**INFORMATION SHOWN:**
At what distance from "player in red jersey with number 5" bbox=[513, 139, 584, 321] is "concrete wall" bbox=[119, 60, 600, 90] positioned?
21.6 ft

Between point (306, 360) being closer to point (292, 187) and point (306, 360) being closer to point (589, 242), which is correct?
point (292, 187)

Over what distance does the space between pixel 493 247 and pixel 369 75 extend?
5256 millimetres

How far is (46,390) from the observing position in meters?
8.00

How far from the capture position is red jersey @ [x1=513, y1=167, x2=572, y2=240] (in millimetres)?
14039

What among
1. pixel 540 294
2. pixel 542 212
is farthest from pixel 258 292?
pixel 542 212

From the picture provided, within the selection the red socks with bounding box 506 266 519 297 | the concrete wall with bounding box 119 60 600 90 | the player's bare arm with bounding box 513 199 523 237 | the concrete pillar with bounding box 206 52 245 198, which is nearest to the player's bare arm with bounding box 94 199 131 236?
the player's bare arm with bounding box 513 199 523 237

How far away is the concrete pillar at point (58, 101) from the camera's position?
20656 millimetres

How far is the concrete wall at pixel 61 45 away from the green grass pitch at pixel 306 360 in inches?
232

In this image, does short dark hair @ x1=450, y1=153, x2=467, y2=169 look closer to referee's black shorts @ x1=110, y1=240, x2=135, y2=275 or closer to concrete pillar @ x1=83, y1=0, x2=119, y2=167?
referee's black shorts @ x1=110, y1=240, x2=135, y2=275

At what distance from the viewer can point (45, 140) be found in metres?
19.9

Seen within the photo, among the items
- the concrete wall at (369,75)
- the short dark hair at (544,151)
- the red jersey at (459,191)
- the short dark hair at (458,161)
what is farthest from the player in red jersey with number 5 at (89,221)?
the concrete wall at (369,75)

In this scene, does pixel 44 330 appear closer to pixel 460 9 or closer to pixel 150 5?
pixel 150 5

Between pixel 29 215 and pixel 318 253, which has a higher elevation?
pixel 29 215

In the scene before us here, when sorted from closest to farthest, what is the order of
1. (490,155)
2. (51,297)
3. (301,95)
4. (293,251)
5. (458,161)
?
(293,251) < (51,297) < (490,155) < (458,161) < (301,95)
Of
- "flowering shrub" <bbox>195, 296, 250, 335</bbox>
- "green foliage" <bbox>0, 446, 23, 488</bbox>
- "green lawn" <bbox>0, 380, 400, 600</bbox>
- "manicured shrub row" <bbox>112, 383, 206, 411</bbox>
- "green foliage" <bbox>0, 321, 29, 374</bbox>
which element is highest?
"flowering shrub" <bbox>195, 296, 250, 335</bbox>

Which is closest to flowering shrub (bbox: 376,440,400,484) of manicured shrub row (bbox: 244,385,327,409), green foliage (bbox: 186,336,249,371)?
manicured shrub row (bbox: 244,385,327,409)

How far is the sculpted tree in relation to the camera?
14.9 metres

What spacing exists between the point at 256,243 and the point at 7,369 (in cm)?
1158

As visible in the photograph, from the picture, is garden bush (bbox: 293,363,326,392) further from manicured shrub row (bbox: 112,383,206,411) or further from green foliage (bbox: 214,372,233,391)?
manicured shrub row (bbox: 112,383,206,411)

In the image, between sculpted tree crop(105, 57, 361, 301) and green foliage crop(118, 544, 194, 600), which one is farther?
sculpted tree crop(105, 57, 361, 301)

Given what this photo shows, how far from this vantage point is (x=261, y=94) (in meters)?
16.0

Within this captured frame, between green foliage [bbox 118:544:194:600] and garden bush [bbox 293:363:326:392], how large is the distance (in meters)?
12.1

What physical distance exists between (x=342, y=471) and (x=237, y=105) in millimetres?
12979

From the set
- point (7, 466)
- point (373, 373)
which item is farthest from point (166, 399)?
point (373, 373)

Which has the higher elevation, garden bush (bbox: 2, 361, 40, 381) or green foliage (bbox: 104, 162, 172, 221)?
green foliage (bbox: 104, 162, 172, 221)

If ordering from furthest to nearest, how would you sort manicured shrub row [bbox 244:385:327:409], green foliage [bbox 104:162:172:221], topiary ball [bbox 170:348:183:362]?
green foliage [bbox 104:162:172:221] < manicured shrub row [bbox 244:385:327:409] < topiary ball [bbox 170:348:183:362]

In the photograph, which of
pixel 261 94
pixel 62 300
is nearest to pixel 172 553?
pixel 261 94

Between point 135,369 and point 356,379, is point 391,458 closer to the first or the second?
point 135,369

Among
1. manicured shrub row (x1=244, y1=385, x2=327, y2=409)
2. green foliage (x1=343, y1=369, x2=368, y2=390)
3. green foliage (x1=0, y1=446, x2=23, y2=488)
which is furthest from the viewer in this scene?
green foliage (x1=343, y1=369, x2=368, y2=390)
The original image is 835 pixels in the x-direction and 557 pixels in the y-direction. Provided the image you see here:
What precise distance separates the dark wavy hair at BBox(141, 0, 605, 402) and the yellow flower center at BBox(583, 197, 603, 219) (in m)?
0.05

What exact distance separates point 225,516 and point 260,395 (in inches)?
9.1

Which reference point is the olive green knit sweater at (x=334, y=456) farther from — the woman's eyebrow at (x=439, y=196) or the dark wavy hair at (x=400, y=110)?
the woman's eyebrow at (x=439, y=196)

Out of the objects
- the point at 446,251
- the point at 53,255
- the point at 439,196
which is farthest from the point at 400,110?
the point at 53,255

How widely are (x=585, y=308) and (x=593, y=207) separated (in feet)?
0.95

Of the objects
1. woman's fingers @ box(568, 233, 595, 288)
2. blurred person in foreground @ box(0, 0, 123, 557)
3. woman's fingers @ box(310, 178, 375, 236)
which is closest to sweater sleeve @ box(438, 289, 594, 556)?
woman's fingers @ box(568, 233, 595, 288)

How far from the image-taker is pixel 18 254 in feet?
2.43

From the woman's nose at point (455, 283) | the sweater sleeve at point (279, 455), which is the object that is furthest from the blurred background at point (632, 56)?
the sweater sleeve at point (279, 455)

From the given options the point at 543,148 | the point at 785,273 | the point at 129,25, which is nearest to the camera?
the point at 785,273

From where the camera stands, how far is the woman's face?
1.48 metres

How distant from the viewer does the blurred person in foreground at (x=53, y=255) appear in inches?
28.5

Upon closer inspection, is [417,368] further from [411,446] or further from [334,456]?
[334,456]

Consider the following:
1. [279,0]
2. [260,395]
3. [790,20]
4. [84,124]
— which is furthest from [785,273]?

**TASK TO CARRY OUT:** Repeat the material above in full, keeping every word.

**COMPLETE ANSWER:**
At what distance from "player in red jersey with number 5" bbox=[513, 139, 584, 321] is "concrete wall" bbox=[119, 60, 600, 90] positioned?
21.6 ft

Between point (306, 360) being closer to point (292, 187) and point (306, 360) being closer to point (589, 242), which is correct?
point (292, 187)

Over what distance does the space between pixel 493 247 and pixel 369 75 extend?
5256 millimetres

How far is (46,390) from the observing position in meters?
8.00

How far from the capture position is red jersey @ [x1=513, y1=167, x2=572, y2=240] (in millimetres)?
14039

What among
1. pixel 540 294
2. pixel 542 212
is farthest from pixel 258 292?
pixel 542 212

From the picture provided, within the selection the red socks with bounding box 506 266 519 297 | the concrete wall with bounding box 119 60 600 90 | the player's bare arm with bounding box 513 199 523 237 | the concrete pillar with bounding box 206 52 245 198, which is nearest to the player's bare arm with bounding box 94 199 131 236?
the player's bare arm with bounding box 513 199 523 237

How far away is the concrete pillar at point (58, 101) from the camera's position?
20656 millimetres

How far is the concrete wall at pixel 61 45 away from the green grass pitch at pixel 306 360 in inches?
232

In this image, does short dark hair @ x1=450, y1=153, x2=467, y2=169 look closer to referee's black shorts @ x1=110, y1=240, x2=135, y2=275 or closer to concrete pillar @ x1=83, y1=0, x2=119, y2=167?
referee's black shorts @ x1=110, y1=240, x2=135, y2=275

At what distance from the viewer can point (45, 140) be found in metres?
19.9

Seen within the photo, among the items
- the concrete wall at (369,75)
- the short dark hair at (544,151)
- the red jersey at (459,191)
- the short dark hair at (458,161)
what is farthest from the player in red jersey with number 5 at (89,221)?
the concrete wall at (369,75)

In this scene, does pixel 44 330 appear closer to pixel 460 9 or closer to pixel 150 5?
pixel 150 5

Between pixel 29 215 and pixel 318 253, which has a higher elevation?
pixel 29 215

In the scene before us here, when sorted from closest to farthest, what is the order of
1. (490,155)
2. (51,297)
3. (301,95)
4. (293,251)
5. (458,161)
?
(293,251) < (51,297) < (490,155) < (458,161) < (301,95)
Of
- "flowering shrub" <bbox>195, 296, 250, 335</bbox>
- "green foliage" <bbox>0, 446, 23, 488</bbox>
- "green lawn" <bbox>0, 380, 400, 600</bbox>
- "manicured shrub row" <bbox>112, 383, 206, 411</bbox>
- "green foliage" <bbox>0, 321, 29, 374</bbox>
which element is highest?
"flowering shrub" <bbox>195, 296, 250, 335</bbox>

Which is closest to flowering shrub (bbox: 376,440,400,484) of manicured shrub row (bbox: 244,385,327,409), green foliage (bbox: 186,336,249,371)?
manicured shrub row (bbox: 244,385,327,409)

How far is the sculpted tree in relation to the camera?
14.9 metres

What spacing exists between the point at 256,243 and the point at 7,369 (in cm)?
1158

As visible in the photograph, from the picture, is garden bush (bbox: 293,363,326,392) further from manicured shrub row (bbox: 112,383,206,411) or further from green foliage (bbox: 214,372,233,391)?
manicured shrub row (bbox: 112,383,206,411)

In the image, between sculpted tree crop(105, 57, 361, 301) and green foliage crop(118, 544, 194, 600), which one is farther?
sculpted tree crop(105, 57, 361, 301)

Given what this photo shows, how far from this vantage point is (x=261, y=94) (in meters)?
16.0

Within this captured frame, between green foliage [bbox 118:544:194:600] and garden bush [bbox 293:363:326:392], how large is the distance (in meters)?
12.1

What physical distance exists between (x=342, y=471) and (x=237, y=105) in millimetres?
12979

From the set
- point (7, 466)
- point (373, 373)
which item is farthest from point (166, 399)?
point (373, 373)

Which has the higher elevation, garden bush (bbox: 2, 361, 40, 381) or green foliage (bbox: 104, 162, 172, 221)?
green foliage (bbox: 104, 162, 172, 221)

If ordering from furthest to nearest, how would you sort manicured shrub row [bbox 244:385:327:409], green foliage [bbox 104:162:172:221], topiary ball [bbox 170:348:183:362]?
green foliage [bbox 104:162:172:221] < manicured shrub row [bbox 244:385:327:409] < topiary ball [bbox 170:348:183:362]

In the photograph, which of
pixel 261 94
pixel 62 300
is nearest to pixel 172 553?
pixel 261 94

Between point 135,369 and point 356,379, is point 391,458 closer to the first or the second?
point 135,369

Among
1. manicured shrub row (x1=244, y1=385, x2=327, y2=409)
2. green foliage (x1=343, y1=369, x2=368, y2=390)
3. green foliage (x1=0, y1=446, x2=23, y2=488)
which is furthest from the viewer in this scene?
green foliage (x1=343, y1=369, x2=368, y2=390)
The original image is 835 pixels in the x-direction and 557 pixels in the y-direction. Provided the image you see here:
What precise distance separates the dark wavy hair at BBox(141, 0, 605, 402) and the yellow flower center at BBox(583, 197, 603, 219) (in m)?
0.05

What exact distance separates point 225,516 and point 260,395 (in inches)?
9.1

Which reference point is the olive green knit sweater at (x=334, y=456) farther from — the woman's eyebrow at (x=439, y=196) or the dark wavy hair at (x=400, y=110)?
the woman's eyebrow at (x=439, y=196)

Out of the objects
- the point at 446,251
- the point at 53,255
- the point at 439,196
which is farthest from the point at 400,110?
the point at 53,255

How widely are (x=585, y=308) and (x=593, y=207) separated (in feet)?
0.95

Of the objects
1. woman's fingers @ box(568, 233, 595, 288)
2. blurred person in foreground @ box(0, 0, 123, 557)
3. woman's fingers @ box(310, 178, 375, 236)
which is closest to sweater sleeve @ box(438, 289, 594, 556)?
woman's fingers @ box(568, 233, 595, 288)

How far from the image-taker is pixel 18 254 in feet?
2.43

From the woman's nose at point (455, 283) | the sweater sleeve at point (279, 455), which is the object that is furthest from the blurred background at point (632, 56)?
the sweater sleeve at point (279, 455)

From the given options the point at 543,148 | the point at 785,273 | the point at 129,25, which is nearest to the camera?
the point at 785,273

From where the camera stands, how far is the woman's face?
1.48 metres

How distant from the viewer does the blurred person in foreground at (x=53, y=255) appear in inches?
28.5

Upon closer inspection, is [417,368] further from [411,446] or further from [334,456]?
[334,456]

Consider the following:
1. [279,0]
2. [260,395]
3. [790,20]
4. [84,124]
— which is furthest from [785,273]?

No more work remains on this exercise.